I will just make one mutex lock now.

>
>> >> +     if (rpool->usage_sum == 0 &&
>> >> +         rpool->num_max_cnt == pool_info->table_len) {
>> >> +             /*
>> >> +              * No user of the rpool and all entries are set to max, so
>> >> +              * safe to delete this rpool.
>> >> +              */
>> >> +             list_del(&rpool->cg_list);
>> >> +             spin_unlock(&rpool_list_lock);
>> >> +
>> >> +             free_cg_rpool(rpool);
>> >
>> > Can't we just count the number of resources which either have !max
>> > setting or !0 usage?
>> >
>> What you have described here is done above. Instead of running loop to
>> find that out for every resource,
>
> You're summing up all usages instead of counting the number of !0
> usages.

I see now. Yeah, I will change that as well to make is consistent like
!max_entries.

>
>> as you suggested last time, keeping two counters for usage and max to
>> find out this condition.
>
> So, whether the counters are separate or not doesn't matter that much
> but it's awkward that it's counting the number of !max entries for
> limits while summing the actual usages (instead of counting the number
> of !0 usages) especially given that it gets summed into an int
> counter.  Wouldn't counting !max limit && !0 usage be more consistent?

>
>> >> +static u32 *get_cg_rpool_values(struct rdma_cgroup *cg,
>> >> +                             struct rdmacg_device *device,
>> >> +                             enum rdmacg_file_type sf_type,
>> >> +                             int count)
>> >> +{
>> >> +     struct rdmacg_resource_pool *rpool;
>> >> +     u32 *value_tbl;
>> >> +     int i, ret;
>> >> +
>> >> +     value_tbl = kcalloc(count, sizeof(u32), GFP_KERNEL);
>> >> +     if (!value_tbl) {
>> >> +             ret = -ENOMEM;
>> >> +             goto err;
>> >> +     }
>> >
>> > Do we need this type of interface?
>> Yes
>> > Why not let the caller look up the
>> > target pool and call this function with pool and resource index?
>>
>> I can move value_tbl allocation out of this function, but what is the
>> problem in current code?
>> I don't see any difference in moving loop count specific code outside
>> of get_cg_rpool_values() function other than doing rework.
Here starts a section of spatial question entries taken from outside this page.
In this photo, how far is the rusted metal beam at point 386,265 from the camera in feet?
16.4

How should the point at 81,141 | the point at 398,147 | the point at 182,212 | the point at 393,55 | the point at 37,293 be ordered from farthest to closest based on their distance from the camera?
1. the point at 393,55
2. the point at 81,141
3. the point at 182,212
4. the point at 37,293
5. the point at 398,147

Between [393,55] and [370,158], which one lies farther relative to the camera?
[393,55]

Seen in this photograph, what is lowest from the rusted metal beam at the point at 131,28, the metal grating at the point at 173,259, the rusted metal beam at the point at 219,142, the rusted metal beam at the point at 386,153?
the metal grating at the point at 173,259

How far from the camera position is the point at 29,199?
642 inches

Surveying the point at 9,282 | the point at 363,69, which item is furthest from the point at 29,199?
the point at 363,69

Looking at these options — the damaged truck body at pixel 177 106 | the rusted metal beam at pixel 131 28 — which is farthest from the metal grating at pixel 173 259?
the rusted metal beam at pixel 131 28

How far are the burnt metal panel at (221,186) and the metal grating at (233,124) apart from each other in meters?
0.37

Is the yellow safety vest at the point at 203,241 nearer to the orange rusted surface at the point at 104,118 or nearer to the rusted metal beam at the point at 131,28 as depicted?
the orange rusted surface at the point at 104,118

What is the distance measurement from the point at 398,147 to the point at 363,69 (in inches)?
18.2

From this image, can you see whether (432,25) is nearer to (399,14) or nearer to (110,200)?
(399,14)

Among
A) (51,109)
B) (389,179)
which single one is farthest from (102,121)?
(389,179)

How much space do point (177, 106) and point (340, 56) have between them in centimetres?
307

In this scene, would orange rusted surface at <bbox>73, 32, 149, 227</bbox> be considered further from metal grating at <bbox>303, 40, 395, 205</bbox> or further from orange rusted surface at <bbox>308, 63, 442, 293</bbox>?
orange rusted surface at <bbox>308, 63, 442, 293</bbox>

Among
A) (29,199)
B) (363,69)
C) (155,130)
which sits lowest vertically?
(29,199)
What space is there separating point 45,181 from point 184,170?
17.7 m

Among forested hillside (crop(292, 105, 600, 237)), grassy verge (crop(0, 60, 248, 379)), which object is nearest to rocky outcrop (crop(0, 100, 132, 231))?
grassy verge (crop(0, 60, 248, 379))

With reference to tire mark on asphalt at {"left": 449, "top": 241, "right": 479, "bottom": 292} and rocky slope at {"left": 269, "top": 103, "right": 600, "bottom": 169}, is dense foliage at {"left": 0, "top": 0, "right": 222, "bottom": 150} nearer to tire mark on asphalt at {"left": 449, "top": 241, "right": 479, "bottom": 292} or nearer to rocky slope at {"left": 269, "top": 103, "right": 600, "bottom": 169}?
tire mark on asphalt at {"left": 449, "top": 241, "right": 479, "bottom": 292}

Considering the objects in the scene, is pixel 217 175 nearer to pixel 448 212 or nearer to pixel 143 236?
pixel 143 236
What gain
>> you are looking forward to by doing so?
>
> I meant you don't need the allocation at all.
>
>         lock;
>         for_each_dev() {
>                 pool = lookup_pool();
>                 for_each_field()
>                         seq_printf(sf, "%s ", name, pool_val(pool, index));
>         }
>         unlock;
>
> I don't know why you end up missing basic patterns so badly.  It's
> making the review and iteration process pretty painful.  Please don't
> be confrontational and try to read the review comments assuming good
> will.
>
My understanding of seq_printf() being blocking call and accessing
pool_info in spin lock context, made me allocate memory to get all
values upfront through allocation.
Now that the lock is going away, I can do what you have described above.


> Thanks.
>
> --
> tejun